RECORDS TO USE:
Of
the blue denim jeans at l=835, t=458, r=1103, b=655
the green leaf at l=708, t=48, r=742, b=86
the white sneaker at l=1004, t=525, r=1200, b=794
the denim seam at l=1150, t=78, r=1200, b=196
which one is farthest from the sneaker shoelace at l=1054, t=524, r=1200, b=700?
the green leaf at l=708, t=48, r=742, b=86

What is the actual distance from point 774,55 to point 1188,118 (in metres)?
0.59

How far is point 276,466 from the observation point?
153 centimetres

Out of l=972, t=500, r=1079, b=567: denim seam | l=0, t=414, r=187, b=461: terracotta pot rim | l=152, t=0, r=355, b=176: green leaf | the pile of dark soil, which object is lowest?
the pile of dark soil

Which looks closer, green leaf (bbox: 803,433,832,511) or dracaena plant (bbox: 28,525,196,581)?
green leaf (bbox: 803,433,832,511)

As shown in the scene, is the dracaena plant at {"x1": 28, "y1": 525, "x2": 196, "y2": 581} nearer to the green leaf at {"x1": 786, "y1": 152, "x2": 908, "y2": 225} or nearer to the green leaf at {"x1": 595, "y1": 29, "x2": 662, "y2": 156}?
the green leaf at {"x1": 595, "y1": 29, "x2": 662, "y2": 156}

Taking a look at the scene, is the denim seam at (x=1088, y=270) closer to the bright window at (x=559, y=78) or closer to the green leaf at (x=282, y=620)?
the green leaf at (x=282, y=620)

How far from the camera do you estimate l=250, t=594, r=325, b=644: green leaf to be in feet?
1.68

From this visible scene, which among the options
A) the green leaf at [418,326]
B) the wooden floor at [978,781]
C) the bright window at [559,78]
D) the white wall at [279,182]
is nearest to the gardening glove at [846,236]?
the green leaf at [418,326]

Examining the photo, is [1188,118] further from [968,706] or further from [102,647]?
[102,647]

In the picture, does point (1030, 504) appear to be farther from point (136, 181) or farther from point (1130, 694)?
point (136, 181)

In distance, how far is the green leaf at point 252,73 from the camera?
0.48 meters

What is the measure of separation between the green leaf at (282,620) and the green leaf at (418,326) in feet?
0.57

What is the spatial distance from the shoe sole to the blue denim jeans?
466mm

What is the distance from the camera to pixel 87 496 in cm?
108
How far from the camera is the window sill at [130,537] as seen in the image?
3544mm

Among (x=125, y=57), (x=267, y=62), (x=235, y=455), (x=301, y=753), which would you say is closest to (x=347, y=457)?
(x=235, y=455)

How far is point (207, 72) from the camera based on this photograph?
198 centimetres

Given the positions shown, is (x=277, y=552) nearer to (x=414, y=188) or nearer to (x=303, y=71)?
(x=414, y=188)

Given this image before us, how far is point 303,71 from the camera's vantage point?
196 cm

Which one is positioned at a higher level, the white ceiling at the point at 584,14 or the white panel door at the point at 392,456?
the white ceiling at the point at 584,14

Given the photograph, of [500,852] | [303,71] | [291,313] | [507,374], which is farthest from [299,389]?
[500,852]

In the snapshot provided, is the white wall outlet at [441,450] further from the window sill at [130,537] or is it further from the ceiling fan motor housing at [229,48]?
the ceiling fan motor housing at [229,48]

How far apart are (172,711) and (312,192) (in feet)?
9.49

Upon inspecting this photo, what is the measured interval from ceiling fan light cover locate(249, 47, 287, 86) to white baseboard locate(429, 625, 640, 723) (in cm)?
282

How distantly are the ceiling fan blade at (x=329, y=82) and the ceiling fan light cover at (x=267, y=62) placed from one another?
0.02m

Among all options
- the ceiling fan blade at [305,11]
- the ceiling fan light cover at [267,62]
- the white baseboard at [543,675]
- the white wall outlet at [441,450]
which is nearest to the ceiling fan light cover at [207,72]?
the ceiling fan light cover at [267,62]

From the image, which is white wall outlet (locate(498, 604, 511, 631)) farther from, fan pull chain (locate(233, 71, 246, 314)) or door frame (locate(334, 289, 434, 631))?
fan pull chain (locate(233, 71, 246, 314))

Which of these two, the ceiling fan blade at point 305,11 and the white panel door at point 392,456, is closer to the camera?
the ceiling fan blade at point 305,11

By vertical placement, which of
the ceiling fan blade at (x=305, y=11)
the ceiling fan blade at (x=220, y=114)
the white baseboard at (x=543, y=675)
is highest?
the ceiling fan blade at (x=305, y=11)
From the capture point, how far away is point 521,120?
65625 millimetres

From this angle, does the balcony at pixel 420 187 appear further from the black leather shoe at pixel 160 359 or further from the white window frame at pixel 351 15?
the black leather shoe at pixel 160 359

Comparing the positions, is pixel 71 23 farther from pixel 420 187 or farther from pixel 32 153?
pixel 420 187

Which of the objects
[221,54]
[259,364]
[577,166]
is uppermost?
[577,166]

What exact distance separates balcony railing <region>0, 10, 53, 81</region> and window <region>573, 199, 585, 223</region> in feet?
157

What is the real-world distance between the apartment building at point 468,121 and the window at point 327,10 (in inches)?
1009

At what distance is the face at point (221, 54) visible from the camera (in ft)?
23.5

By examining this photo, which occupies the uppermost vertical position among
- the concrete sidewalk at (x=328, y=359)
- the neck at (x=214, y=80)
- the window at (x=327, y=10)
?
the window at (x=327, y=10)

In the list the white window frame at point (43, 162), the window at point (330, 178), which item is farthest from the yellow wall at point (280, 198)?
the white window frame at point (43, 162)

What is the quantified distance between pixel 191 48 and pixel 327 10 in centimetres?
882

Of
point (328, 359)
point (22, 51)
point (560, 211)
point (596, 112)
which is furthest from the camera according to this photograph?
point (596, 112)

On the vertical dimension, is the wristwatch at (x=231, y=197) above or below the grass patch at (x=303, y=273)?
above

GOAL: Switch "white sneaker" to "black sneaker" in the rows from the first line through the line holding "which one is farthest", inclusive. Give only those lines, with everything else unchanged.

TASK RESULT:
Of
the blue denim jeans at l=835, t=458, r=1103, b=655
the green leaf at l=708, t=48, r=742, b=86
the black sneaker at l=1004, t=525, r=1200, b=794
the denim seam at l=1150, t=78, r=1200, b=196
which one is farthest from the sneaker shoelace at l=1054, t=524, r=1200, b=700?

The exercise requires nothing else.